┌─ TEXT SHOWN
The Stalker's Apprentice is a single British television crime drama film, based on the novel by author M.S. Power, that was the first broadcast on ITV on 25 May 1998. The film stars Gideon Turner as Marcus Walwyn, a book editor who is driven to murder after reading a draft novel composed by Helmut Kranze (James Bolam), a former serial killer recently released from prison who is writing under a pseudonym. The film follows Walwyn as he embarks on a series of murders relating to Karen Scott (Natalie Walter), a young woman that he meets on the train to work, and the subsequent police investigation by D.I. Maurice Birt (Peter Davison), commander of the local police force.

The film co-stars Paula Wilcox, Peter Forbes and Liz May Brice in her breakthrough TV role. An independent review from Movie NZ said of the film; "[it] has a wonderfully methodical cool to it as we watch Gideon Turner, accompanied by a voiceover, putting into use the methodology from the killer's book. However. partway in, The Stalker's Apprentice abruptly becomes a policier as we follow detective Peter Davison and assistant Peter Forbes as they piece clues together. These scenes hold one's attention, although not as absorbingly as the stalker element. Eventually, the film works through a tight plot filled with sharp twists and considerable tension." The film was released on DVD in the United States on 7 March 2006, via Koch Media. A Region 4 release followed on 19 May 2010. The film has yet to be released on Region 2 DVD. The film is often repeated on True Entertainment as part of their semi-regular 'British Thrillers' season.
└─
┌─ DATASET ENTRIES
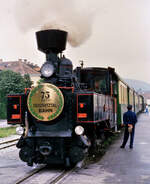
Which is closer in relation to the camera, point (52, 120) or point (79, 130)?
point (79, 130)

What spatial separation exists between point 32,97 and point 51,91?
51 cm

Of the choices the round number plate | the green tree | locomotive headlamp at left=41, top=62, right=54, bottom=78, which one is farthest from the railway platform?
the green tree

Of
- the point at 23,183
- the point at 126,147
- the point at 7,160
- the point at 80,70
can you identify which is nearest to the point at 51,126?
the point at 23,183

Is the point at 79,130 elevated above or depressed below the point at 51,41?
below

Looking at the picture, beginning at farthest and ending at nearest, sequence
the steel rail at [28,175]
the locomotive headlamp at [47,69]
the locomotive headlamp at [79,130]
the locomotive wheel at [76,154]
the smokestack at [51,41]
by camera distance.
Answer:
└─
REQUIRED WORK:
Answer from the article on The Stalker's Apprentice:
(a) Which actor plays D.I. Maurice Birt?
(b) On what date was the film released on DVD in the United States?
(c) On which channel was the film first broadcast?
The entries have nothing to do with the article on The Stalker's Apprentice.

ANSWER TO THE PROBLEM:
(a) Peter Davison
(b) 7 March 2006
(c) ITV